Bij het reisbureau
“En heeft u al een beetje nagedacht over het soort vakantie dat u zoekt?”
“Ja, we zijn er helemaal uit. We willen met de Kerst naar Noorwegen. Het begin is goed. In het vliegtuig worden we geupgrade naar business class waar we wilde zalm en champagne krijgen. Doen we anders nooit, zegt de stewardess, maar we vonden jullie zo leuk. In Oslo wacht een arrenslee met acht rendieren, die niets liever willen dan geknuffeld worden. We kruipen onder de behaaglijke deken terwijl we met rinkelende belletjes de stad uit rijden. Duizenden sterren fonkelen in de nacht als we aankomen bij ons vakantiehuisje, een houten villa tegen de rand van een besneeuwd dennenbos.
In het huisje knispert het haardvuur. Uit de keuken komt een Noors theelepelvrouwtje die onze wangen warm wrijft en vraagt of we een kop Noorse worstsoep willen? Daar zeggen we geen nee tegen en we vullen onze hongerige buikjes, terwijl het vrouwtje onze koffers uitpakt. Intussen komt haar man binnen, een goedbaardige kabouter. Er blijkt een Elfjesfeest te zijn op een geheime plek in het bos.
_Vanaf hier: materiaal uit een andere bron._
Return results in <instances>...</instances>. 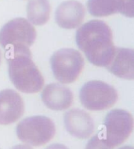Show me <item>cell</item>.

Eigenlijk mogen er alleen Noren naar toe, maar we zijn van harte uitgenodigd. Na een betoverende rit met de arrenslee, komen we aan op de geheime plek. Bij een flakkerend vreugdevuur klinken sprookjesliederen. We worden ontvangen als verloren gewaande familieleden en om middernacht worden onze kinderen gekroond tot elfjes van het jaar.
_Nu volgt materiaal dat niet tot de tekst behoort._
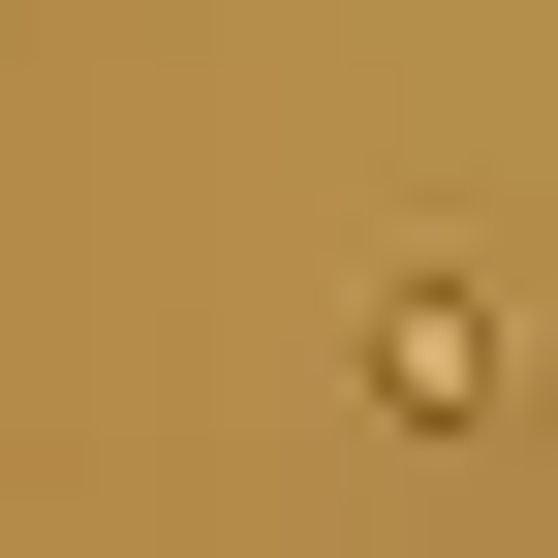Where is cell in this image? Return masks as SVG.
<instances>
[{
	"label": "cell",
	"instance_id": "6da1fadb",
	"mask_svg": "<svg viewBox=\"0 0 558 558\" xmlns=\"http://www.w3.org/2000/svg\"><path fill=\"white\" fill-rule=\"evenodd\" d=\"M373 403L403 435H497V279H373Z\"/></svg>",
	"mask_w": 558,
	"mask_h": 558
}]
</instances>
Als we de volgende ochtend ontwaken, staan er drie elanden voor ons huisje. Liefdevol kijken ze ons aan, terwijl wolkjes uit hun neuzen opstijgen. We kleden ons aan voor de skilessen. Het kinderklasje wordt zo goed begeleid door oermoeder Olga dat we allemaal goed kunnen oefenen. ’s Middags hebben we het te pakken en snowboarden we gezellig met zijn viertjes van de zwarte piste. ’s Avonds serveert het theelepelvrouwtje gebraden beer, terwijl haar man ons toefluistert dat ze drie Michelinsterren heeft geweigerd. Als de kinderen vredig slapen, krijgen mijn vrouw en ik allebei een SMS-je: mijn vrouw is toegelaten tot het fotogezelschap Magnum en de New York Times informeert of ik de dagelijkse column wil doen.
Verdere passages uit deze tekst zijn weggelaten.